What the task requires: Give the records below again exactly, and exclude each picture.

Input material:
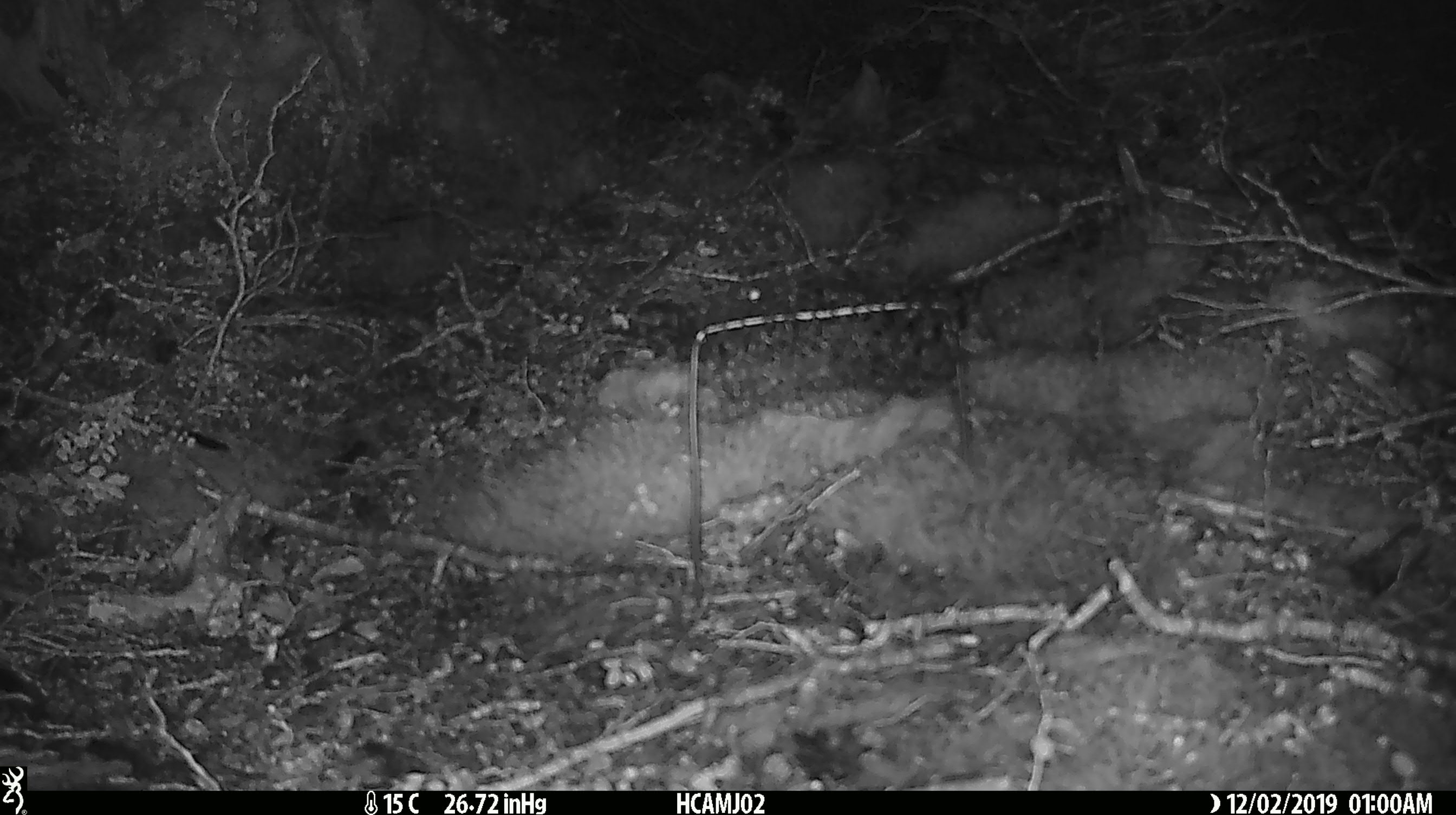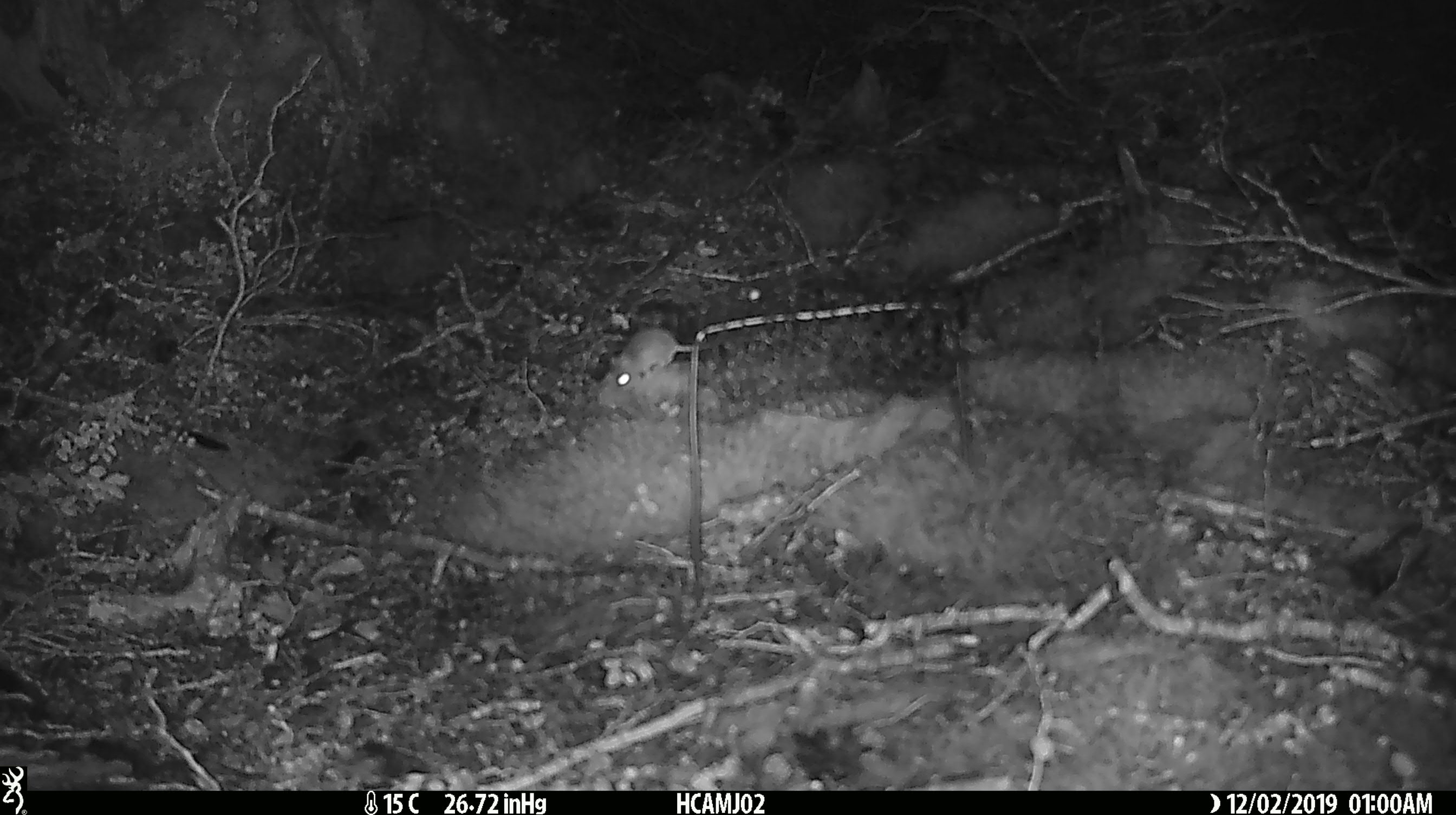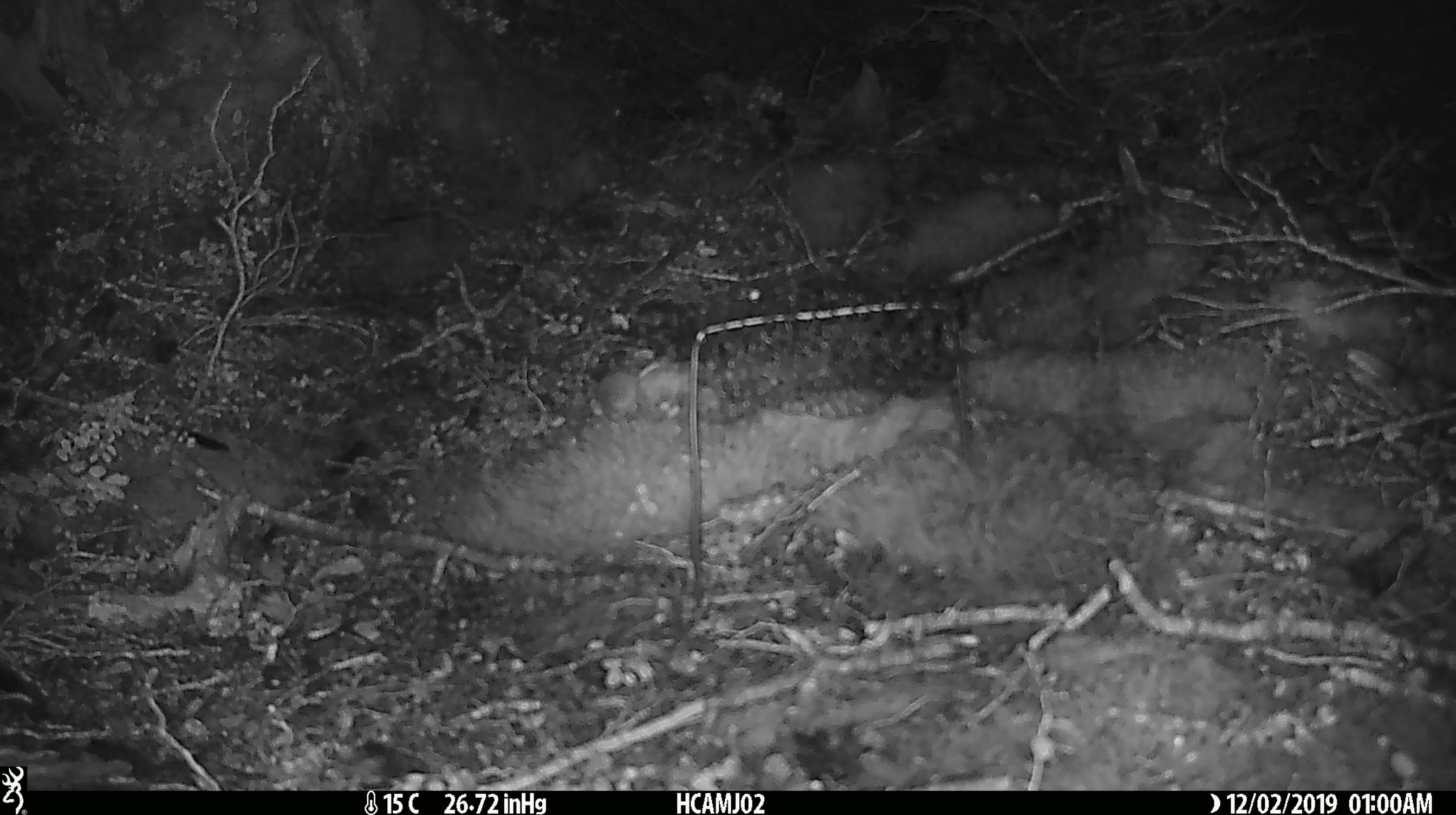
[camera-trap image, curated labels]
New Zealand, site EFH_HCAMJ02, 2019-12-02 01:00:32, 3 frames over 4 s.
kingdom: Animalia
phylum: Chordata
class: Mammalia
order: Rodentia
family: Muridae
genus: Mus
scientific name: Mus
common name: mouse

Task result:
[camera-trap image, curated labels]
New Zealand, site EFH_HCAMJ02, 2019-12-02 01:00:32, 3 frames over 4 s.
kingdom: Animalia
phylum: Chordata
class: Mammalia
order: Rodentia
family: Muridae
genus: Mus
scientific name: Mus
common name: mouse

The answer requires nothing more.